_Data excerpts_
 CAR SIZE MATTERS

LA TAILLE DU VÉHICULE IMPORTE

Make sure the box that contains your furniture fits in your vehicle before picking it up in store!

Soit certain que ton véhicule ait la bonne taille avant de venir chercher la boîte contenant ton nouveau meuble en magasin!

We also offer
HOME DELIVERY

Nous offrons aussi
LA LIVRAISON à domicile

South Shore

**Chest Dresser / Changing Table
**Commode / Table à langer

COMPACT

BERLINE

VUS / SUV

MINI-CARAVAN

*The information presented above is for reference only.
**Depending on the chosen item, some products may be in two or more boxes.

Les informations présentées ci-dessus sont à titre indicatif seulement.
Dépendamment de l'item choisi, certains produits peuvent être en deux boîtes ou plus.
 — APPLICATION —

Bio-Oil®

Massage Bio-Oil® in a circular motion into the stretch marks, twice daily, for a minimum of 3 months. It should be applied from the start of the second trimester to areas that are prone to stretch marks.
* * *
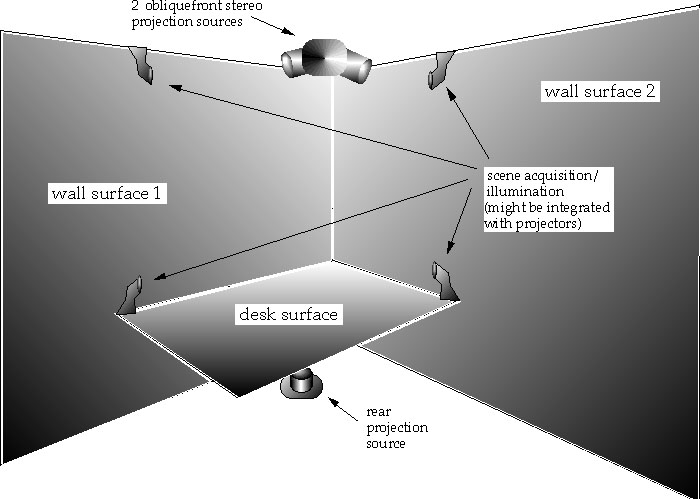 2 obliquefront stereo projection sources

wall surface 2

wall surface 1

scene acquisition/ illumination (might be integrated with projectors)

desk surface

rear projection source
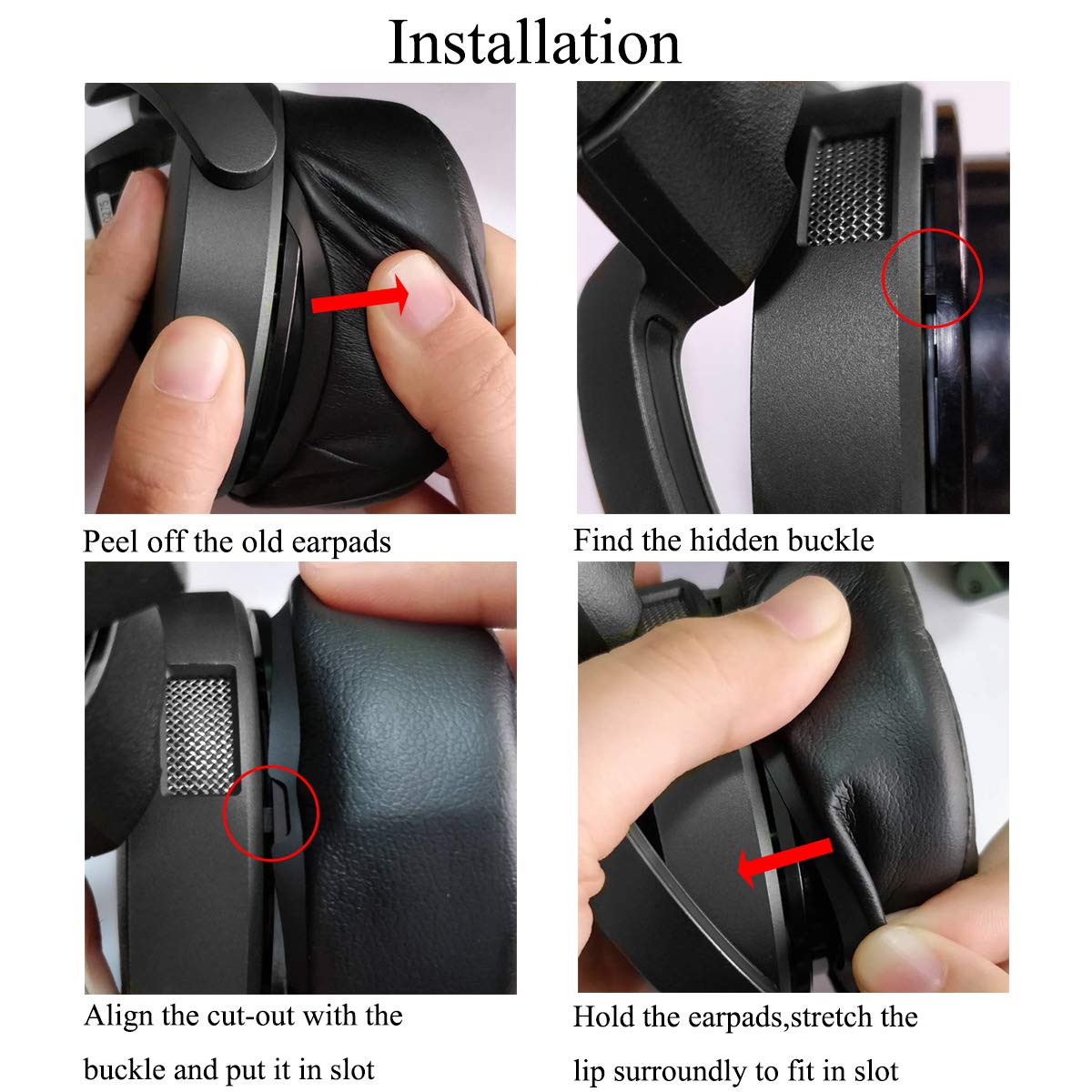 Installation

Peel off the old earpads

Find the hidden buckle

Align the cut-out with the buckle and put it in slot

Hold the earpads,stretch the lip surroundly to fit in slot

_Goal of the exercise_
In the records above, how many lines hold "item"? Only the number is wanted.

_Written response_
2